Dziewczyna lekko skinęła głową i wyciągnęła różdżkę ze specjalnej kieszonki.
-Pomogę ci.- powiedziała do niej. Black zmarszczyła brwi.- Istnieje pewny czar, który pomaga takim osobom jak ty komunikować się z innymi.- Dziewczynka mocno się zdziwiła. -Zamknij oczy.- Poleciła. Honey zamknęła je.-Pomyśl sobie o słowach jakie chcesz powiedzieć, później delikatnie unieść swoją różdżkę w prawo i zacznij pisać tak jak na zwykłym papierze. Przedtem musisz w myślach wypowiedzieć zaklęcie.

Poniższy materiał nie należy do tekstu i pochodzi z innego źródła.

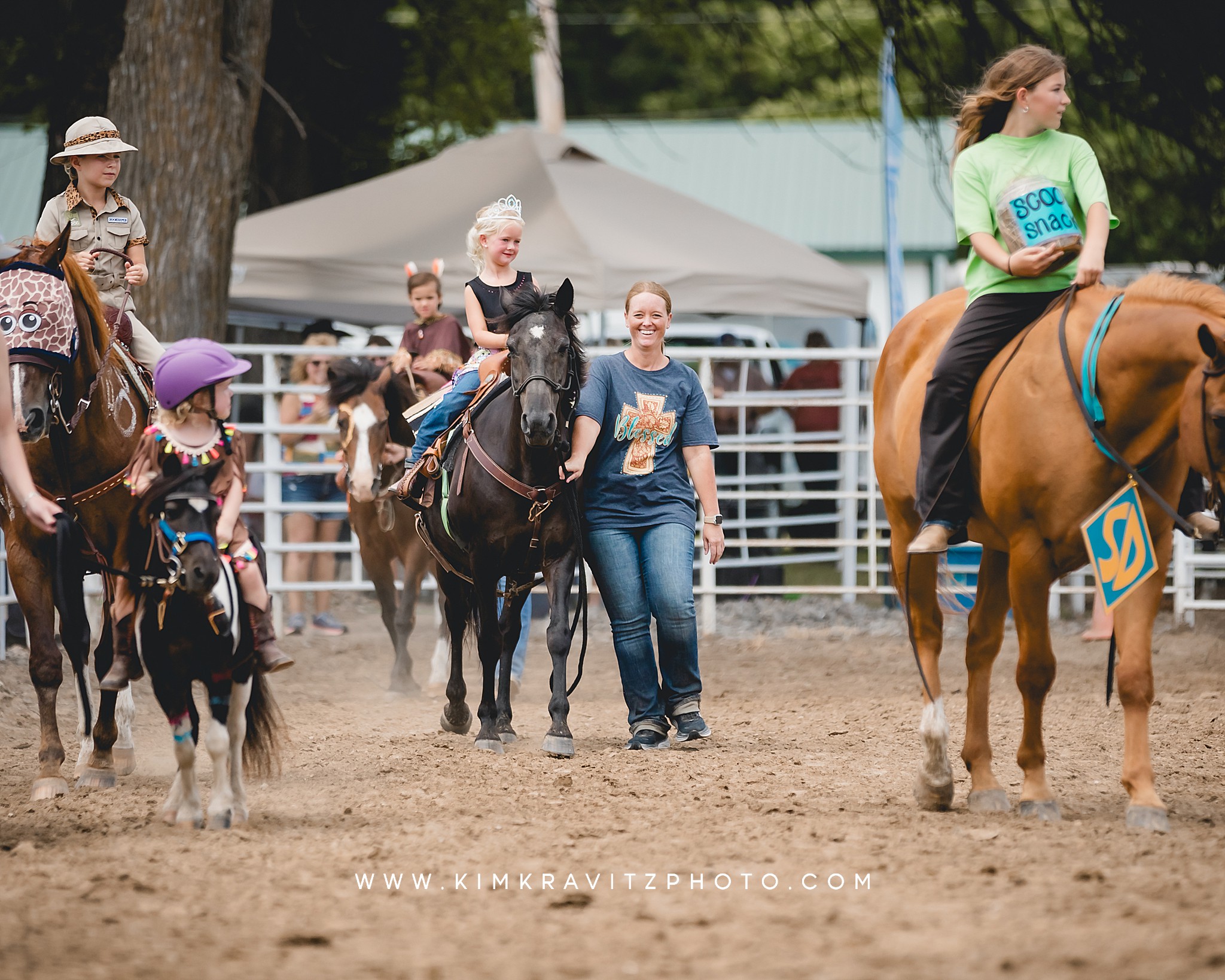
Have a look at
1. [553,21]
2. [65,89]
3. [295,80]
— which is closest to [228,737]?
[65,89]

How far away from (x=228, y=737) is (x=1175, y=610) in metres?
8.62

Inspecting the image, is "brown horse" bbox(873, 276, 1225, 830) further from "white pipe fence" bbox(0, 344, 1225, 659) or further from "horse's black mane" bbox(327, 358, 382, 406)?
"horse's black mane" bbox(327, 358, 382, 406)

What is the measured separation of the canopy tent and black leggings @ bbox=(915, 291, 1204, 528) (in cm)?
675

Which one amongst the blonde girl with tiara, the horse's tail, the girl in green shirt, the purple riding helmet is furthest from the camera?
the blonde girl with tiara

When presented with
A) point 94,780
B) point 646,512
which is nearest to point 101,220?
point 94,780

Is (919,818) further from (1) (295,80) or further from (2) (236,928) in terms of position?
(1) (295,80)

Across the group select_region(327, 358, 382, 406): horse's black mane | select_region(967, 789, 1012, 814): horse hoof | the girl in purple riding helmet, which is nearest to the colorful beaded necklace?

Brzmi ono " Verbum Dei tacet".
Dziewczyna przez chwilę zastanawiała się nad słowami jakie chce powiedzieć. Kiedy już miła ułożoną formułkę uniosła rękę w prawo i zaczęła pisać. Poczuła jak zaczęła różdżki uwalnia się jakaś stróżka...światła?
Niepewnie otworzyła powieki i zobaczyła złoty napis w powietrzu głosząc:
Dziękuję pani! Pani Molly, jest panie kochana kobietą!
Spojrzała na gospodynię a później na różdżkę. Szybko do niej podeszła i mocno przytuliła. Molly oddała uścisk. Trwały w tej milej chwili dopóki nie poczuł zapachu spalenizny...
-Moje ciastka!- wykrzyknęli pani Weasley i poszła szybko wyjąć z piekarnika ciasta.-To koszmar dziecko nie mamy teraz żadnych ciastek.- wyżaliła się.
Black uśmiechnęła się do kobiety i wzięła z blatu kuchennego swoje zawiniątko i ułożyła je na wyciągniętych dłoniach zdziwionej Pani Weasley. Ta delikatnie pociągnęła wstążeczkę uwalniając tym przepiękny czekoladowy zapach ciasteczek.
Zawsze mnie uczono, że jeśli idziesz w gości musi się mieć zawsze coś od siebie.
Napisał dziewczynka odkładając na bok papier, na którym leżały wypieki.
-Dziecko uratowałaś mnie!- zaśmiał się kobieta. Black również się zaśmiała.
-Miła z niej dziewczyna.- wywnioskowała.- Niech mój Fred za parę lat bierze się za nią bo taka dziewczyna to skarb! Chociaż sądząc po ich zachowaniu mogę stwierdzić, że już nie ma co szukać innej.
Och Molly... Nie można Ci nie przyznać racji!